A regression in women's status and rights

It has been a roller-coaster ride for Iraqi women over the last 20 years. Although Saddam Hussein's dictatorship did not specifically target women, it targeted anyone who questioned his authority and power. Those who did were mercilessly persecuted – including women. Nevertheless, many say that women had more rights in society under the tyrant than in the intervening period.

After the religious hardliners won elections, entered parliament, formed a government and filled the power vacuum in the wake of the US invasion in 2003, it was women who suffered the most.

Exiled Iraqis who returned from Iran and introduced the customs of the Shia mullahs turned the southern city of Basra into a city of "penguins" – women cloaked in black abaya and black veils with white headbands. Even Christian women eventually succumbed to the pressure and began covering themselves in black garments. 

The Sunni extremists of al-Qaida further tightened the rules for women. Driving was no longer permitted, and the showing of any bare skin at all became absolutely taboo. Even portrayals of Inana, the goddess of the ancient Sumerians 5,000 years ago, who is generally depicted naked, was covered up or removed from public places such as museums or the foyer of the Ministry of Culture.

IS terror and domestic violence

Books and other publications were scrutinised for religious content and illustrations and often taken off the market. Some women were so intimidated by this new situation that they didn't leave the house for months on end. Then came the terror of the Islamic State (IS) militia – which Iraqis called al-Qaida 2.0 – which further aggravated the situation for everyone.

But women didn't just suffer from the violence of the Islamic extremists. Domestic violence also increased during this period. The liberation from IS in 2017 was, therefore, also a very special relief for women. A counter-movement began.

Ever since, the influence of the religious has been steadily declining, divorce rates rising rapidly and women pushing for independence. More and more of them are working, more and more are removing their veils permanently, want to live alone and are questioning authority. Even if the protest movement that drove masses of young Iraqis – male and female alike – onto the streets in 2019 and 2020 failed, the revolution within society continues. Rawan is just one of many.

Nibras Al Mamory (left) and a woman in a pale pink headscarf stand at a table
Nibras Al Mamory (left), chairwoman of the Iraqi Women Journalists Forum, says that the primary goal of the forum's work is gender equality in the media (image: Birgit Svensson)

Successful Iraqi women are inspiring others

There is Alaa, a fashion designer, who has set up her own label, owns a workshop and a studio and now employs five people. Or Ghada, who runs the largest media company in Iraq and has become a role model for many women. 

Or Heidi, who at the age of 24 is currently Iraq's most sought-after female solo violinist and is not only in the spotlight at concerts, but also very active on social media. And last but not least, Suhad, who is breaking down barriers with her cultural centre in Basra in southern Iraq because she is committed to dialogue between the sexes.
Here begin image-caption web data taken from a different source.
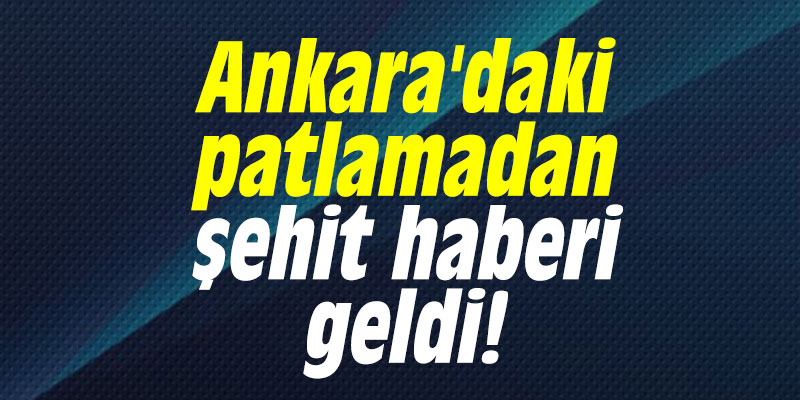 Ankara'daki patlamadan şehit haberi geldi!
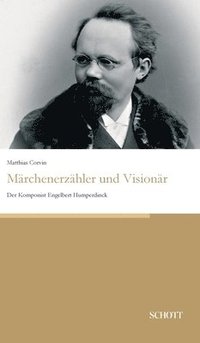 bokomslag Mrchenerzhler und Visionr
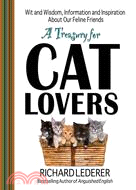 A Treasury for Cat Lovers: Wit and Wisdom, Information and Inspiration About Our Feline Friends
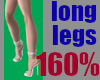Long Legs160%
There are many more examples of strong and influential women in Iraq. Being a woman and young in Iraq is currently cool. Successful women are courted, presented with awards by old politicians and dignitaries, cheered by young Iraqis and celebrated as icons. Fusty old organisations are reinventing themselves with women's committees; chat groups for women are springing up all over the place – as are women's events for almost every profession. 

Women's rights activists such as the writer Nazik Al Malaika (1923–2007), who was born 100 years ago in Baghdad, are experiencing a rare renaissance. Everyone who is anyone in Iraq at the moment – even those who for years had a reputation for oppressing women – attend an evening dedicated to her memory in Baghdad.